• Instructions:
1. According to the introduction, what share of the whole phone number is a single digit if you include the area code?
2. List the three things the last sentence of the introduction says it is possible to do.
3. Reproduce the introduction word for word from "People you can’t stand: They’re" to "they’re behaving badly.".

• Selected extract:
INTRODUCTION


© R&R Productions,

"Dealing With People You Can't Stand, How to Bring Out the Best in People at Their Worst", McGraw Hill.


People you can’t stand: They’re those difficult people who don’t do what you want them to do, do what you don’t want them to do, and you don’t know what to do about them. Well, you don’t have to be their victim anymore! While you can’t change difficult people, you can communicate with them in such a way that they change themselves. It’s a matter of knowing how to get through to them when they’re behaving badly.

In that sense, communication with a problem person is similar to making a phone call. You have to dial all the numbers in the correct order if you want to get through. Leave out just one digit, only 10% of the whole number if you include the area code, and your call will not go through. Dial the area code as an after thought, and your call will get through to the wrong party. When people become difficult, it’s as if someone left out a number and didn’t get through, or dialed the wrong number and got through to the worst part of them.
Yet, it is possible to learn the number, dial it correctly, and completely transform your interactions with the people you can’t stand!

• Data under study:
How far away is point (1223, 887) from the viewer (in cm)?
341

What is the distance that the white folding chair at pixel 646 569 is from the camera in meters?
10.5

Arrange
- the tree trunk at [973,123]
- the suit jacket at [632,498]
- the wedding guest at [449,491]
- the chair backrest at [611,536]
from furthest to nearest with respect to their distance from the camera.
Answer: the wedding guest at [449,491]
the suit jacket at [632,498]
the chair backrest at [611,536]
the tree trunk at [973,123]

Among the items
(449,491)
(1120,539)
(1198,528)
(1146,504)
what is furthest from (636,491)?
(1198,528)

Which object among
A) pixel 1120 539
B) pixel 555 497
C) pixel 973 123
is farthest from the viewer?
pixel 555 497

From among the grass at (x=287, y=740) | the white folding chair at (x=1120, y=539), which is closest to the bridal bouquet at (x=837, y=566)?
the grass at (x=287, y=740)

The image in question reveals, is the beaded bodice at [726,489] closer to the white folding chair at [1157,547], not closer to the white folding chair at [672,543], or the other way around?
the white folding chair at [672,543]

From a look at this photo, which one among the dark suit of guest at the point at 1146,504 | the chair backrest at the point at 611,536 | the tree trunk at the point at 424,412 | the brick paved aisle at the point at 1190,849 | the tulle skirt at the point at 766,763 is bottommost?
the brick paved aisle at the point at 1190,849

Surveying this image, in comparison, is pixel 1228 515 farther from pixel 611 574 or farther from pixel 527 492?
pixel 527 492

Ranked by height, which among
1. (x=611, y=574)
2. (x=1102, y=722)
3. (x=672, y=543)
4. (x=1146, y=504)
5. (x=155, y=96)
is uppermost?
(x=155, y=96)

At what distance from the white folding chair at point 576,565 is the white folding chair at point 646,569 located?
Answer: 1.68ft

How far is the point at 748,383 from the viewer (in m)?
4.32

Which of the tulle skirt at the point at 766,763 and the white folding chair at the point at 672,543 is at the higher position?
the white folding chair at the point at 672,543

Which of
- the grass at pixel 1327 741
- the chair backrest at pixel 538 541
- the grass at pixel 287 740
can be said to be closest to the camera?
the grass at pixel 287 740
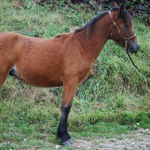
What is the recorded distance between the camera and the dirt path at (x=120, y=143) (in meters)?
4.09

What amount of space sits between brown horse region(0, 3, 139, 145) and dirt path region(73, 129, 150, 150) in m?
0.28

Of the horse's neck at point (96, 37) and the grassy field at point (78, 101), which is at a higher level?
the horse's neck at point (96, 37)

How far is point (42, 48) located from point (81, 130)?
1.99m

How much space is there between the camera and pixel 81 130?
4.91m

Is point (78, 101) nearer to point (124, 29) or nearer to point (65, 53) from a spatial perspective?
point (65, 53)

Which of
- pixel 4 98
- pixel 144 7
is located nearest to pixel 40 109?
pixel 4 98

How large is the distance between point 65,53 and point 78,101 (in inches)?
77.7

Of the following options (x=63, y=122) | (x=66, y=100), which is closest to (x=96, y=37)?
(x=66, y=100)

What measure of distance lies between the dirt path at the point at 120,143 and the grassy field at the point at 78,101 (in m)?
0.21

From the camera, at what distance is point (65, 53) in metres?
4.16

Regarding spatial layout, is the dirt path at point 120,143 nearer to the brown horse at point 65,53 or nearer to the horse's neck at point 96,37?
the brown horse at point 65,53

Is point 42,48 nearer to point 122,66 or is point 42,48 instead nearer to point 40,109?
point 40,109

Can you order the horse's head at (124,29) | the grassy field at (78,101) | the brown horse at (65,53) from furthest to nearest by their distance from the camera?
the grassy field at (78,101) → the horse's head at (124,29) → the brown horse at (65,53)

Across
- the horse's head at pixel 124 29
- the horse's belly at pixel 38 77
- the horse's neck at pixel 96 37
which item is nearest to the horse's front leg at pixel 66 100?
the horse's belly at pixel 38 77
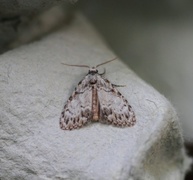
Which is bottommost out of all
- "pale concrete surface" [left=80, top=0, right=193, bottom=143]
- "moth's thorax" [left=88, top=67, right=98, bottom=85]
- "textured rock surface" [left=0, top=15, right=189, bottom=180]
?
"textured rock surface" [left=0, top=15, right=189, bottom=180]

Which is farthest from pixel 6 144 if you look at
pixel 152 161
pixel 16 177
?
pixel 152 161

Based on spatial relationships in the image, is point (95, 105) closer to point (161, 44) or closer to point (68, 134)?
point (68, 134)

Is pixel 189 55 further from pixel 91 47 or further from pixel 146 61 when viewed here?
pixel 91 47

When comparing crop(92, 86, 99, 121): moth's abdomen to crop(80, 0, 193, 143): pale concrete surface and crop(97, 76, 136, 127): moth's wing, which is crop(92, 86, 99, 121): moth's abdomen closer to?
crop(97, 76, 136, 127): moth's wing

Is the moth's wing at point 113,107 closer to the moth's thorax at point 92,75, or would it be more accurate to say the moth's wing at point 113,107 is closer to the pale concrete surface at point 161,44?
the moth's thorax at point 92,75

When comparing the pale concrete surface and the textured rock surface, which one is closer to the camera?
the textured rock surface

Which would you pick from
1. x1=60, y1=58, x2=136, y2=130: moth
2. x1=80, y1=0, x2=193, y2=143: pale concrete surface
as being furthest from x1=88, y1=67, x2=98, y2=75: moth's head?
x1=80, y1=0, x2=193, y2=143: pale concrete surface

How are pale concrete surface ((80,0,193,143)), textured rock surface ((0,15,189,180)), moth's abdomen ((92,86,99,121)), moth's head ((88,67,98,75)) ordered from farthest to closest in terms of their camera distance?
1. pale concrete surface ((80,0,193,143))
2. moth's head ((88,67,98,75))
3. moth's abdomen ((92,86,99,121))
4. textured rock surface ((0,15,189,180))
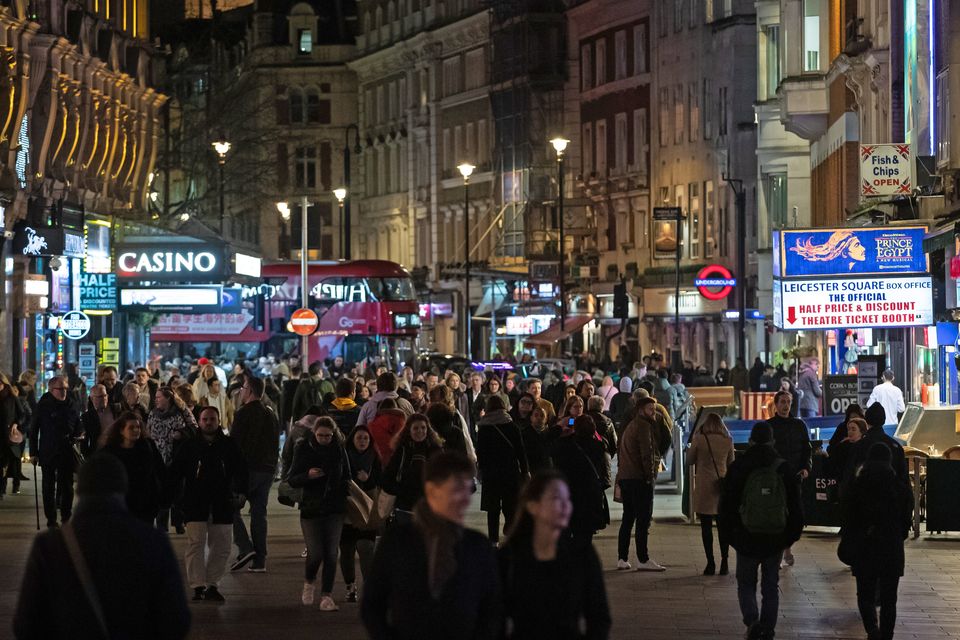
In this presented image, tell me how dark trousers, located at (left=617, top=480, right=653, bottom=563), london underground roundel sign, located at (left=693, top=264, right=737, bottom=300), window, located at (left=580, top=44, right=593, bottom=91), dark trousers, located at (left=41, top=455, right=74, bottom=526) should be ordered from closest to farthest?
1. dark trousers, located at (left=617, top=480, right=653, bottom=563)
2. dark trousers, located at (left=41, top=455, right=74, bottom=526)
3. london underground roundel sign, located at (left=693, top=264, right=737, bottom=300)
4. window, located at (left=580, top=44, right=593, bottom=91)

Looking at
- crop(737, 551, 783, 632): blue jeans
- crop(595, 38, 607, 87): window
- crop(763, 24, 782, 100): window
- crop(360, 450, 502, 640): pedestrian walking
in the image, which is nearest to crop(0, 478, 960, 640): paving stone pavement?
crop(737, 551, 783, 632): blue jeans

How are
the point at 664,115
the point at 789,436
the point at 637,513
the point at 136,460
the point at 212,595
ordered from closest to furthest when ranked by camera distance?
the point at 136,460
the point at 212,595
the point at 789,436
the point at 637,513
the point at 664,115

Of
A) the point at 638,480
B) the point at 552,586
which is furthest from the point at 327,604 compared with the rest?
the point at 552,586

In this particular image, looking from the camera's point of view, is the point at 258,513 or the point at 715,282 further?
the point at 715,282

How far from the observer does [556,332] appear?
71.9m

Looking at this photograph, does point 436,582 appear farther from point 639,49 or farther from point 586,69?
point 586,69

• Numbered answers:
1. 10%

2.
- learn the number
- dial it correctly
- completely transform your interactions with the people you can't stand

3.
People you can’t stand: They’re those difficult people who don’t do what you want them to do, do what you don’t want them to do, and you don’t know what to do about them. Well, you don’t have to be their victim anymore! While you can’t change difficult people, you can communicate with them in such a way that they change themselves. It’s a matter of knowing how to get through to them when they’re behaving badly.